Rethinking Neurodivergence: Beyond Disorder, Beyond Deficit

I’m refusing to collapse neurodivergence into the binary of disorder vs adaptation. What if these ways of being aren’t broken or compensatory? What if they’re precise responses to deeply relational, environmental, and recursive forces? Maybe it’s a patterned survival response to invisible systems, precision under pressure.

What if it is what adaptation actually looks like?
Not compensation, not deficiency but evolution?

Neurodivergence (ADHD, autism, and other cognitive variations) is often framed through a medicalized, deficit-based lens. It is diagnosed as a disorder, labeled as dysfunction, and treated as something to be managed, mitigated, or overcome. But what if that framing is incomplete? We call ADHD an attention deficit even though many with it experience hyper-focus, rapid pattern recognition, and deep immersion, just not always in ways that align with external demands. We describe autism as a social disorder when many individuals engage in complex, structured cognition, deep pattern synthesis, and highly specialized modes of communication. The problem is not the mind itself but the mismatch between cognitive architecture and systemic expectations.

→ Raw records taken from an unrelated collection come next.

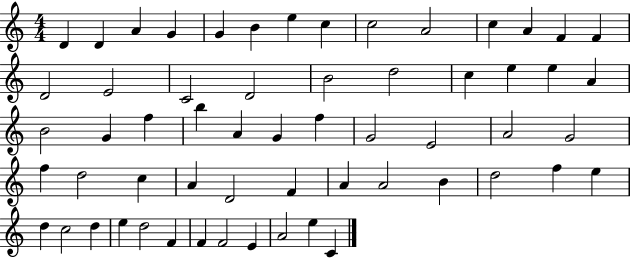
{
  \clef treble
  \numericTimeSignature
  \time 4/4
  \key c \major
  d'4 d'4 a'4 g'4 | g'4 b'4 e''4 c''4 | c''2 a'2 | c''4 a'4 f'4 f'4 | \break d'2 e'2 | c'2 d'2 | b'2 d''2 | c''4 e''4 e''4 a'4 | \break b'2 g'4 f''4 | b''4 a'4 g'4 f''4 | g'2 e'2 | a'2 g'2 | \break f''4 d''2 c''4 | a'4 d'2 f'4 | a'4 a'2 b'4 | d''2 f''4 e''4 | \break d''4 c''2 d''4 | e''4 d''2 f'4 | f'4 f'2 e'4 | a'2 e''4 c'4 | \break \bar "|."
}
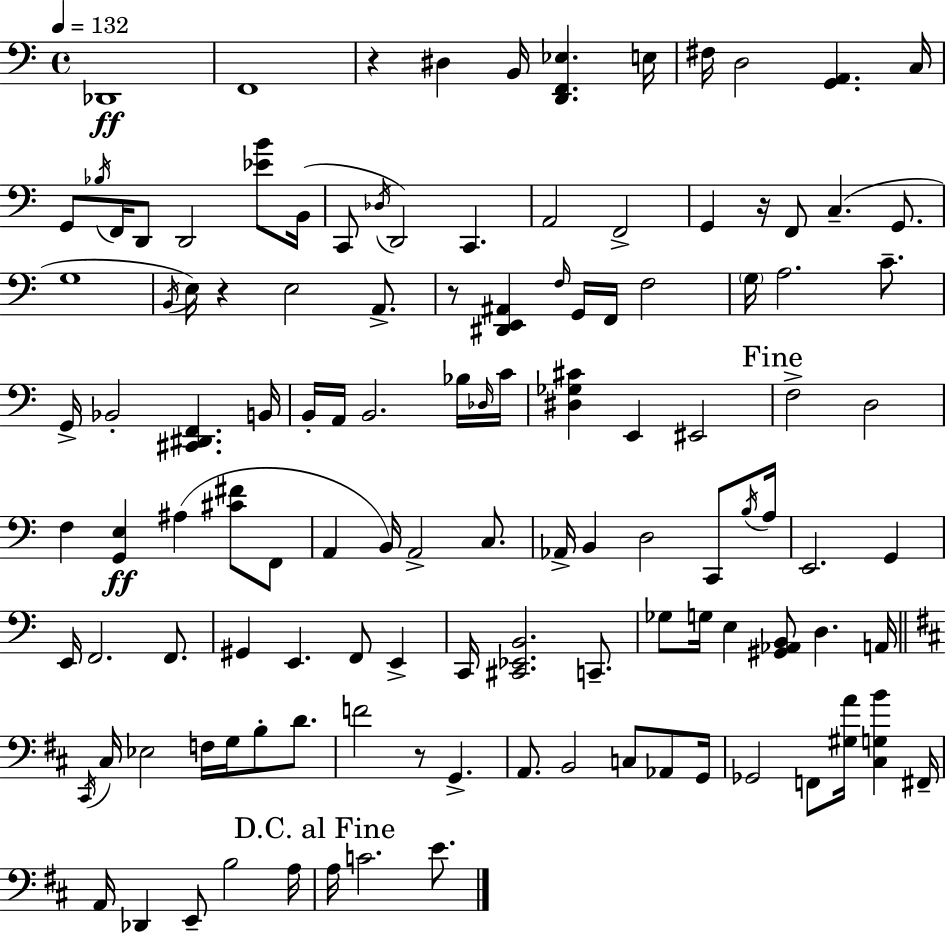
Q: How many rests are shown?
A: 5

Executive dysfunction, sensory overload, emotional dysregulation are real challenges. But these struggles do not arise from “broken” brains; they arise from a world designed for a different type of cognition. The friction neurodivergent individuals experience is not proof of dysfunction, it is feedback. And like all feedback, it’s telling us something: The system wasn’t built for us.

So instead of always trying to “fix” neurodivergency, what if we started redesigning the system? What if we moved away from rigid pathology models and toward an understanding that neurodivergence is not just a condition but a mode of cognition… one that requires different engagement, different structures, different rhythms? The problem isn’t that neurodivergent people don’t fit. It’s that the framework we’ve built doesn’t know how to hold them properly. The real solution isn’t to make them smaller, quieter, or more normal but for others to actually start seeing things beyond their own rigidity.